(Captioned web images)

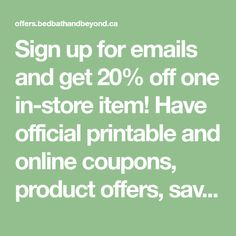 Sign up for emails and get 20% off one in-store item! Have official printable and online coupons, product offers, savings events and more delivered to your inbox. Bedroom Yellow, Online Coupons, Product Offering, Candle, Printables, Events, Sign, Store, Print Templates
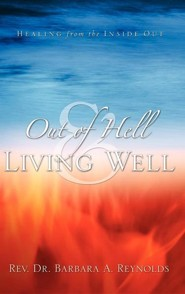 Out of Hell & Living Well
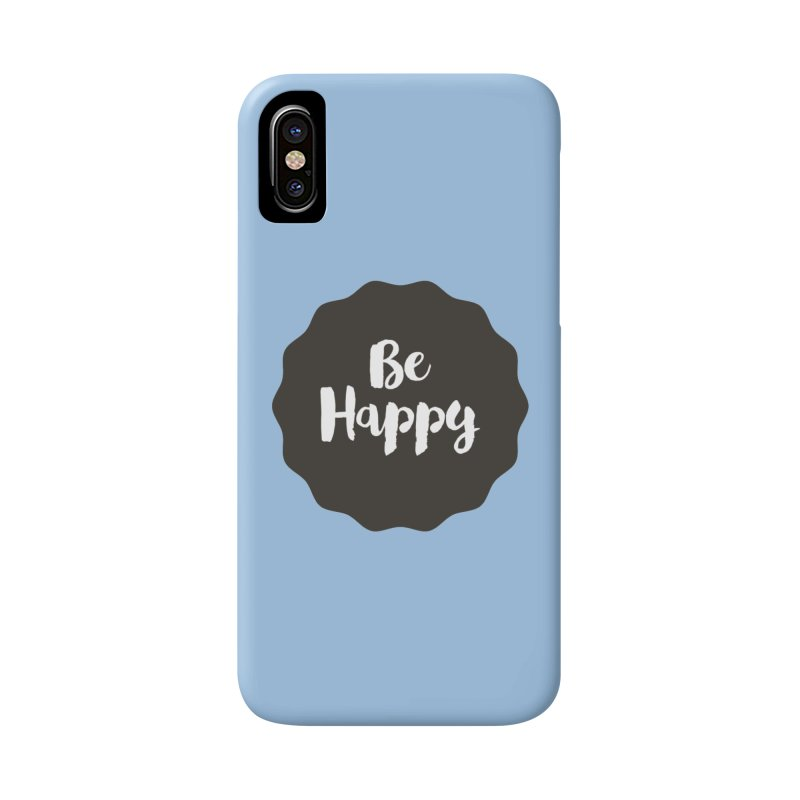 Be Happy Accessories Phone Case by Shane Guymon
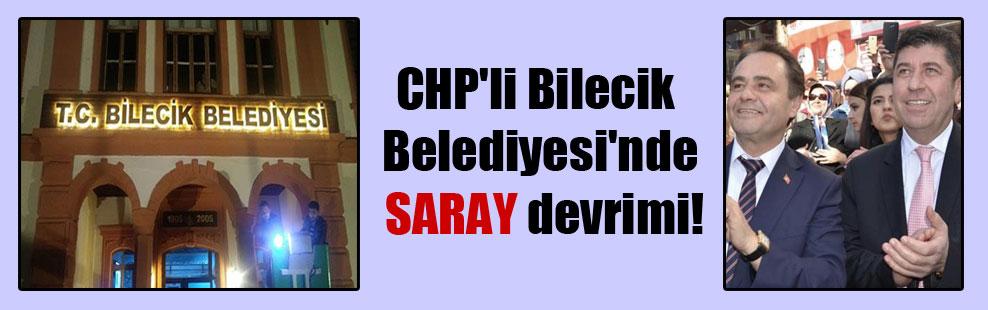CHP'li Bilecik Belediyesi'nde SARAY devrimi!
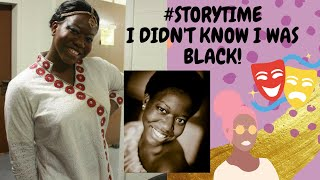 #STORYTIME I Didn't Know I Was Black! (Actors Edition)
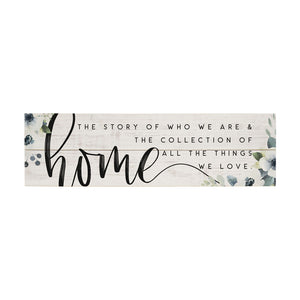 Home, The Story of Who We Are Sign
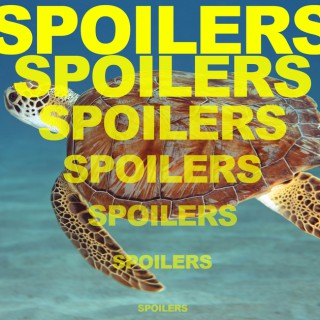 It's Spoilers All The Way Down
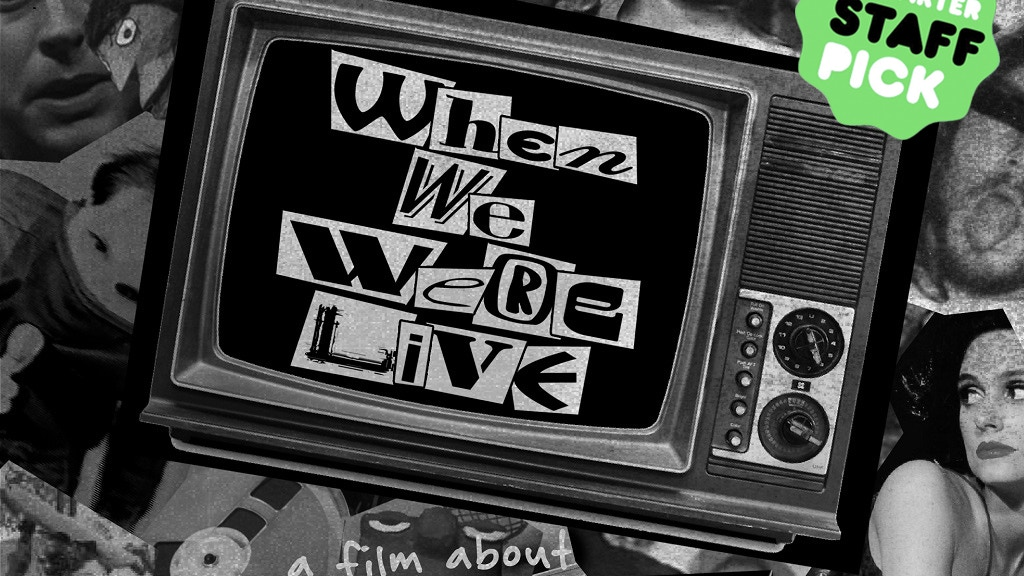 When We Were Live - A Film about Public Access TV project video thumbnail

Problem description:
Omit the pictures, then output every record exactly as given.

Exercise result:
 Sign up for emails and get 20% off one in-store item! Have official printable and online coupons, product offers, savings events and more delivered to your inbox. Bedroom Yellow, Online Coupons, Product Offering, Candle, Printables, Events, Sign, Store, Print Templates
 Out of Hell & Living Well
 Be Happy Accessories Phone Case by Shane Guymon
CHP'li Bilecik Belediyesi'nde SARAY devrimi!
 #STORYTIME I Didn't Know I Was Black! (Actors Edition)
 Home, The Story of Who We Are Sign
 It's Spoilers All The Way Down
 When We Were Live - A Film about Public Access TV project video thumbnail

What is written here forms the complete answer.